#### [REQUIRED WORK]
Where a line of the records contains the word "burst", show that line.

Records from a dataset
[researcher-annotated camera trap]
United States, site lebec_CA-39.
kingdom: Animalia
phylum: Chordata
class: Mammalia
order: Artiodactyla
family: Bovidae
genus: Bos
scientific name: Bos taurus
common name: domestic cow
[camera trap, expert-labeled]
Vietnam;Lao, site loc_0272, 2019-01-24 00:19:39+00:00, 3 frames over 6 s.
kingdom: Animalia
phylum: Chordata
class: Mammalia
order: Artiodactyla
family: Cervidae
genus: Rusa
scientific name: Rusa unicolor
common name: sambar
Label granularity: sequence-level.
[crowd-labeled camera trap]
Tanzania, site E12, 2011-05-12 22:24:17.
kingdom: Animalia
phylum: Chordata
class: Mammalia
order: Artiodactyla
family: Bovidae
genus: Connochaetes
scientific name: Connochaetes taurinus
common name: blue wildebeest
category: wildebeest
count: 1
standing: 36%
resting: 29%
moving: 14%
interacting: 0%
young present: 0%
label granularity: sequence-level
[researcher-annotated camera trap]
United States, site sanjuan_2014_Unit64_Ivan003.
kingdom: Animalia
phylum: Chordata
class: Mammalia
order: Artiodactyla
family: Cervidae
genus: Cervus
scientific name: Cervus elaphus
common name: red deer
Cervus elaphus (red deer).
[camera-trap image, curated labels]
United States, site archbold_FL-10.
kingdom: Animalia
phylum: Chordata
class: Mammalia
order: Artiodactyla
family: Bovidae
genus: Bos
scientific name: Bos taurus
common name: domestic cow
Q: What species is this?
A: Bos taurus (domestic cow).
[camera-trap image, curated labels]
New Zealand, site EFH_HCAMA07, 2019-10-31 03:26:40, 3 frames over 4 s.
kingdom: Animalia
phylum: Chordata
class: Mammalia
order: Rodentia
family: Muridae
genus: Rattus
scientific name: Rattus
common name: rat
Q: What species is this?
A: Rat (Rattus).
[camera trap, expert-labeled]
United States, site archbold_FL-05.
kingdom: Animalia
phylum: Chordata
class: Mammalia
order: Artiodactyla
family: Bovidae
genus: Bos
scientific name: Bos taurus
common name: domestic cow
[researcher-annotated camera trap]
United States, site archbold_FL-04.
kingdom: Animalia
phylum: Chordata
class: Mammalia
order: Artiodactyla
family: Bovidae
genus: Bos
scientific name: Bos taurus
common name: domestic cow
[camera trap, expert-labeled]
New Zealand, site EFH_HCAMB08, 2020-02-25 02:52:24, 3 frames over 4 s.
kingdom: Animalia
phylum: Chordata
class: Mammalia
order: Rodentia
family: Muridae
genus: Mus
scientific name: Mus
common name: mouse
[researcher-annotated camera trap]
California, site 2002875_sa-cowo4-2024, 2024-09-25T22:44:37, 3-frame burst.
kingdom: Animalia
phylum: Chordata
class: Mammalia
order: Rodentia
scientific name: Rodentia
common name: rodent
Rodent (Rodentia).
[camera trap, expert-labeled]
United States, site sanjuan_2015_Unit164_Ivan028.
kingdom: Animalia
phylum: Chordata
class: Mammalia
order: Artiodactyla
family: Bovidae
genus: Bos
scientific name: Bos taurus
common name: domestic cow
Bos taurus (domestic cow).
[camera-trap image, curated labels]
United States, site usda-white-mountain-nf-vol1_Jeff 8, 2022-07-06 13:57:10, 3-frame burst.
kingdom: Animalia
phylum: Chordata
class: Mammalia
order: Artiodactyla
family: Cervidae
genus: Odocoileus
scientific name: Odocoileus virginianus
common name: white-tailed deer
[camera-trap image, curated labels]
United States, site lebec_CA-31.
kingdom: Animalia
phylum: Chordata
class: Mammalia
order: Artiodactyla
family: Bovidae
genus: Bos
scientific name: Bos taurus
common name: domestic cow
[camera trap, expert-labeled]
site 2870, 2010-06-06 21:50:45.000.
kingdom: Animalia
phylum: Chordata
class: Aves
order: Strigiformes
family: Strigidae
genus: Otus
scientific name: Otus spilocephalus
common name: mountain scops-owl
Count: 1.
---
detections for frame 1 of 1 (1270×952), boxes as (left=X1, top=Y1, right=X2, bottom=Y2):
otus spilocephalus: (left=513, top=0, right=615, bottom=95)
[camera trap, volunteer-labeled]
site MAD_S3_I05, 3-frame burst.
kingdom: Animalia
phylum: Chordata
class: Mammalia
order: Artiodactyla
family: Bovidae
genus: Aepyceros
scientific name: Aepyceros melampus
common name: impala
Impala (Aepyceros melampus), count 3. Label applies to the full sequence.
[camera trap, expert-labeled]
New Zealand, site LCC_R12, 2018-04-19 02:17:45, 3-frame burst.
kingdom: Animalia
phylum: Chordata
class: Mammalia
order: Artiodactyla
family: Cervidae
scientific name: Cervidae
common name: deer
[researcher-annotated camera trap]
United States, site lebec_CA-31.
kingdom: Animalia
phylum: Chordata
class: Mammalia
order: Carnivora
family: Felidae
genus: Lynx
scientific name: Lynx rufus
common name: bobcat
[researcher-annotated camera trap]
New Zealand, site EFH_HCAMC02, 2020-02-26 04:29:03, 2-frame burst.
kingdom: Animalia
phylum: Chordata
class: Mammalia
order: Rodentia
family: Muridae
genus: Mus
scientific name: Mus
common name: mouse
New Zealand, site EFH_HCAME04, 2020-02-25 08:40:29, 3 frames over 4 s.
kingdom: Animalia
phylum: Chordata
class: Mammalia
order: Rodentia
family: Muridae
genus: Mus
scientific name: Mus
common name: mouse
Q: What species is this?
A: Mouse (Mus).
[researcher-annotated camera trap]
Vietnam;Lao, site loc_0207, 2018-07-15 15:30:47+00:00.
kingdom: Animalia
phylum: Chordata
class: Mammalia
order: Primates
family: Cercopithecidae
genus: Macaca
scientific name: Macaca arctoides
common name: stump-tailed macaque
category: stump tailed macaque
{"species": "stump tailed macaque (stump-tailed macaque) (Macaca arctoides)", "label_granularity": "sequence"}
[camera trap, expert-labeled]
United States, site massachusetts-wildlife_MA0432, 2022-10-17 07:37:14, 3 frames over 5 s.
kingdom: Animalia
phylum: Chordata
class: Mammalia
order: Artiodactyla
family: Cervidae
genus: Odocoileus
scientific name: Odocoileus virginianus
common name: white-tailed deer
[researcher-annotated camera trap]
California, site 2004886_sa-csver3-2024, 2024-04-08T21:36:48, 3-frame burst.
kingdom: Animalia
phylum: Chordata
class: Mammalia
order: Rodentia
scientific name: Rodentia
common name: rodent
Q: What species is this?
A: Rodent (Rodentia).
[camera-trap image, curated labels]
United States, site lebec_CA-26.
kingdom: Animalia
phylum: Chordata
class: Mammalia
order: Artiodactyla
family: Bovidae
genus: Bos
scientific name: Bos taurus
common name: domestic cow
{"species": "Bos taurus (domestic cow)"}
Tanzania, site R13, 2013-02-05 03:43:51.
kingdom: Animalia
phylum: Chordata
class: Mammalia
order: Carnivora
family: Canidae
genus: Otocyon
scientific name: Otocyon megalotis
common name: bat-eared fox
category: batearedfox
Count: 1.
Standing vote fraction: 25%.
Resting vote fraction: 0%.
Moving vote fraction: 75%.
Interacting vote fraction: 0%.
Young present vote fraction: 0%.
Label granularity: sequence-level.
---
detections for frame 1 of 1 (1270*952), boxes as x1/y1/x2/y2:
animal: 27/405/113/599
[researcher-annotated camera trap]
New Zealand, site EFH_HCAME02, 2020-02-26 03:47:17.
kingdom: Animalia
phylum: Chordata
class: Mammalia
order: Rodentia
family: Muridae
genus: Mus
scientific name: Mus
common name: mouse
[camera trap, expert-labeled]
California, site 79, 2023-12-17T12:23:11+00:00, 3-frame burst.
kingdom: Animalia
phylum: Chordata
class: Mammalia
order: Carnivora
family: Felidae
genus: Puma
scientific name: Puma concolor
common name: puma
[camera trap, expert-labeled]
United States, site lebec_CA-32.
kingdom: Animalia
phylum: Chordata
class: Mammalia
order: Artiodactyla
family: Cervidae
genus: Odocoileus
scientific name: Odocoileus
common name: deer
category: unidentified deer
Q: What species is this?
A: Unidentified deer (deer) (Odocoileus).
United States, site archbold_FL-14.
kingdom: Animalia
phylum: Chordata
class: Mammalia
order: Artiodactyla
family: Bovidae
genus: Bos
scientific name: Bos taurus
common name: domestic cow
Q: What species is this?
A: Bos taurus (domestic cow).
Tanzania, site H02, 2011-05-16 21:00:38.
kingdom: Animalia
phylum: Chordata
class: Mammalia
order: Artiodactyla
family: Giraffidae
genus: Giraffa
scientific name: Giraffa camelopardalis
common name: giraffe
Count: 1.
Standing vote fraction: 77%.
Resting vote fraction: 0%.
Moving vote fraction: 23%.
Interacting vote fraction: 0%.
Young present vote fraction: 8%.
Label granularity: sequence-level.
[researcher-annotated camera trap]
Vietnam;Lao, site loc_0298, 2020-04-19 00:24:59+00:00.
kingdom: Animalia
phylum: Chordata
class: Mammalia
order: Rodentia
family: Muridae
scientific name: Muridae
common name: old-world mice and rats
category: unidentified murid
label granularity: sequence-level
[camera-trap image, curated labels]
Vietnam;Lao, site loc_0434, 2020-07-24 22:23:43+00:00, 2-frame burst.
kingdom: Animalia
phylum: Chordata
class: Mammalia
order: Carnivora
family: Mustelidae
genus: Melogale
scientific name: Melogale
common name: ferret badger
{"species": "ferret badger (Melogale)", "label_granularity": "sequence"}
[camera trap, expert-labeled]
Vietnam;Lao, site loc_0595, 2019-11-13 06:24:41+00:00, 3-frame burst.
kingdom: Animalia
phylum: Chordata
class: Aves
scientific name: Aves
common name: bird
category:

#### [TASK ANSWER]
California, site 2002875_sa-cowo4-2024, 2024-09-25T22:44:37, 3-frame burst.
United States, site usda-white-mountain-nf-vol1_Jeff 8, 2022-07-06 13:57:10, 3-frame burst.
site MAD_S3_I05, 3-frame burst.
New Zealand, site LCC_R12, 2018-04-19 02:17:45, 3-frame burst.
New Zealand, site EFH_HCAMC02, 2020-02-26 04:29:03, 2-frame burst.
California, site 2004886_sa-csver3-2024, 2024-04-08T21:36:48, 3-frame burst.
California, site 79, 2023-12-17T12:23:11+00:00, 3-frame burst.
Vietnam;Lao, site loc_0434, 2020-07-24 22:23:43+00:00, 2-frame burst.
Vietnam;Lao, site loc_0595, 2019-11-13 06:24:41+00:00, 3-frame burst.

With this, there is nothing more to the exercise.